An International Agency for Research on Cancer (IARC) monograph working group has concluded that indoor emissions from household combustion of coal are Group 1 carcinogens in humans, associated primarily with an increased risk of lung cancer. Qing Lan, M.D., Ph.D., M.P.H., an investigator in the Occupational and Environmental Epidemiology Branch (OEEB), was a member of the working group, and her research in Xuanwei County, Yunnan Province, China, served as the primary evidence.

Other DCEG scientists also contributed to the research leading to these conclusions. In the late 1980s, DCEG Director Joseph Fraumeni, Jr., M.D., and colleagues carried out a case-control study in Shenyang, Liaoning Province, China, and found that indoor exposure to coal smoke was associated with increased lung cancer risk.
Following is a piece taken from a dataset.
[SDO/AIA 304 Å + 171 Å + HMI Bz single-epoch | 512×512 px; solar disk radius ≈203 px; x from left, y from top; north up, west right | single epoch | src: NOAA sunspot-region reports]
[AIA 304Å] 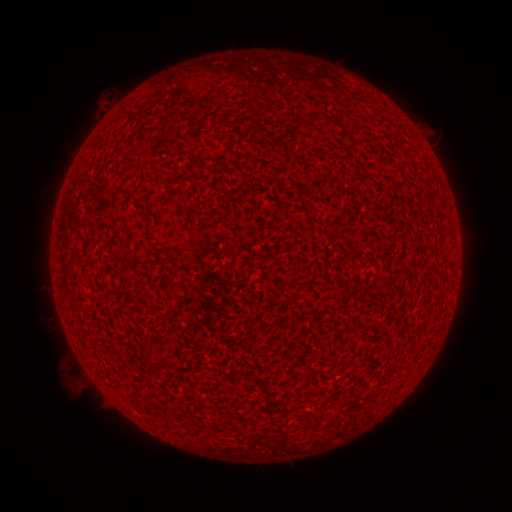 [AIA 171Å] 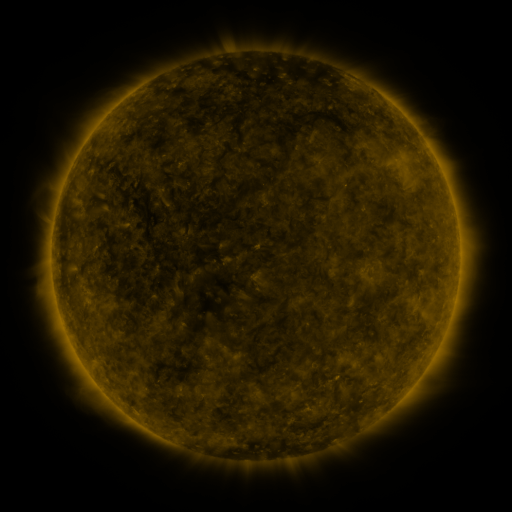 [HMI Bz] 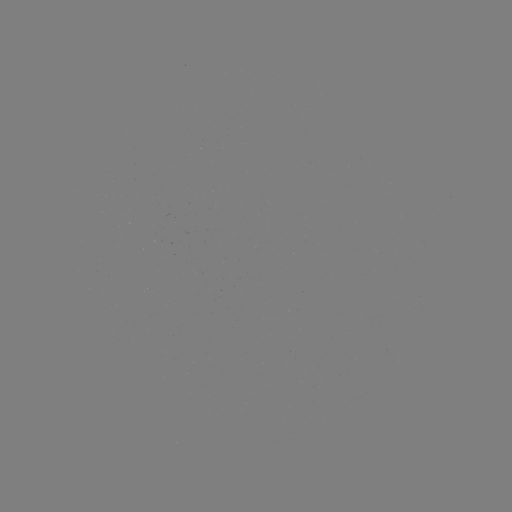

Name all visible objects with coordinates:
(none)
The IARC working group also concluded that indoor emissions from household combustion of biomass fuel (mostly wood) and from high-temperature frying (stir-frying, deep-frying, and pan-frying) are probably carcinogenic (Group 2A category) in humans. Biomass fuel is much more widely used in Chinese households than coal, although this varies by region.

Exposure to environmental carcinogens varies widely across the continents, but the use of solid fuels for cooking and heating is most common in low- and medium-resource countries, where about half the world’s population lives. Risk may be greatest for women and children, who spend more time at home. “This provides a warning that exposure to indoor combustion of coal and biomass fuels is hazardous and that steps need to be taken to reduce such exposure, for example, improving indoor ventilation,” said Dr. Lan, pointing out that millions of people are at increased risk from such indoor air pollution around the world. In fact, a study she carried out showed that improved venting of indoor combustion products resulted in a drop in lung cancer rates.

The working group, comprising 19 scientists from eight countries, was convened by the IARC Monographs Programme. Based in Lyon, France, IARC is the cancer research agency of the World Health Organization. A summary of their evaluation was published in the December issue of Lancet Oncology; the results were also presented at the annual meeting of the Society for Risk Analysis in Baltimore on December 4.